-------- Selected text --------

Nice to see that Ruth Negga who played Curtis’ doomed girlfriend Nicki in Misfits is not just still dealing with superpowers but has even been promoted to super-villainess in Agents of S.H.I.E.L.D. Actually, I’m wondering if she is supposed to be either Viper/Madame Hydra or an updated stand-in for the character. I half expected the final explosion to scar half of her face.
But can anybody tell me why every person of colour we see in Agents of S.H.I.E.L.D who’s not Agent May or Nick Fury or Ron Glass is either an out-of-control superbeing or a villain or both. Once or twice is acceptable, but four out of five episodes so far had villains of colour and/or out-of-control superbeings of colour and that’s a definite pattern, made even more notable by the fact that five of the six main characters are white. A pattern that’s highly problematic. And while I would have expected that sort of thing from the likes of NCIS or NCIS LA (ever notice how every Asian to appear in either show is inevitably a villain?), I would have expected better from a Joss Whedon show, even though Whedon has had his share of race and gender fails in the past.

-------- Raw data --------

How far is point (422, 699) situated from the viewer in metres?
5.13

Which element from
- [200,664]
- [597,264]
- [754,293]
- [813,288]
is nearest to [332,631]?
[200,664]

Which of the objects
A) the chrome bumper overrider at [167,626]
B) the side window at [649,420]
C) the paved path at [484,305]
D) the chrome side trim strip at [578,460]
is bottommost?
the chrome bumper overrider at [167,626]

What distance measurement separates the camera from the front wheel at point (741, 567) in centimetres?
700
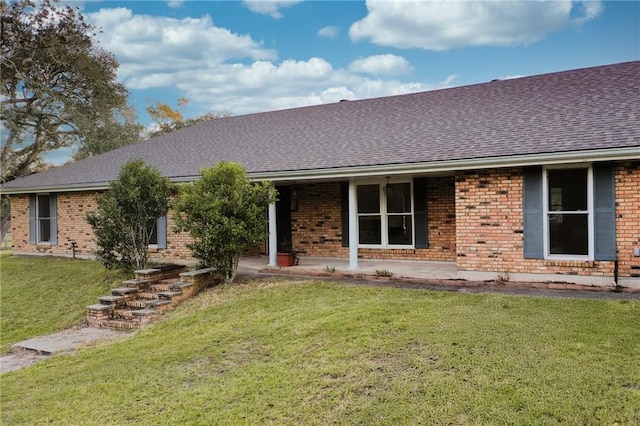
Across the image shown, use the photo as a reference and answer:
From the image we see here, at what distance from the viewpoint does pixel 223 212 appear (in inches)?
368

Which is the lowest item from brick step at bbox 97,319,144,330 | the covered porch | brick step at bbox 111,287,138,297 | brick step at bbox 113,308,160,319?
brick step at bbox 97,319,144,330

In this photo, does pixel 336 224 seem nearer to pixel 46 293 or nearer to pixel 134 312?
pixel 134 312

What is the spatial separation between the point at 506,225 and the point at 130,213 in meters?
8.04

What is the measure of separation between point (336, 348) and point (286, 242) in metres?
7.66

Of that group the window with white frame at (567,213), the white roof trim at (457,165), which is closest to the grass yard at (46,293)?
the white roof trim at (457,165)

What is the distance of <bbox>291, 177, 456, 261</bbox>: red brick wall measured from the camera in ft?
37.3

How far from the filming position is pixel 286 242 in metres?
13.1

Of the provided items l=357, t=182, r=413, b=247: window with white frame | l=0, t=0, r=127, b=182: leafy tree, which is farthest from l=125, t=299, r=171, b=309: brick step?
l=0, t=0, r=127, b=182: leafy tree

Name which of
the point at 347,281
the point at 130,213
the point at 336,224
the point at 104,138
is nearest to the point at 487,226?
the point at 347,281

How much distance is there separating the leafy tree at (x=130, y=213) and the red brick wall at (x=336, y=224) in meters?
3.78

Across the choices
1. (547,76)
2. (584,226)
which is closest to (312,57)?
(547,76)

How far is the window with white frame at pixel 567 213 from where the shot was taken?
834 centimetres

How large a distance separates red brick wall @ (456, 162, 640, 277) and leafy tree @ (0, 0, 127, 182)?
24252 millimetres

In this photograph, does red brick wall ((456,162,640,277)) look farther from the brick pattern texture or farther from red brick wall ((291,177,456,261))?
red brick wall ((291,177,456,261))
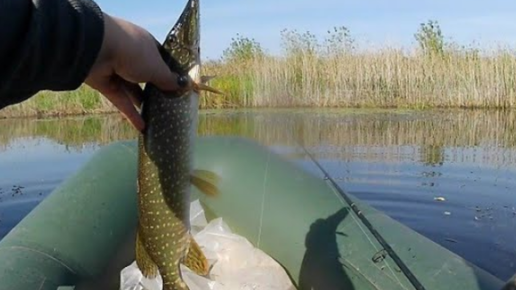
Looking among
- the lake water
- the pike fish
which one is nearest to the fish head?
the pike fish

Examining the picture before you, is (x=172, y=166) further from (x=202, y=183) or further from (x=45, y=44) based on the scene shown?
(x=45, y=44)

--------

- _Directions for this task_
According to the post about Agents of S.H.I.E.L.D., which character did Ruth Negga play in Misfits? The items are separate material, unrelated to the post about Agents of S.H.I.E.L.D.

- _Exercise response_
Nicki, Curtis' doomed girlfriend.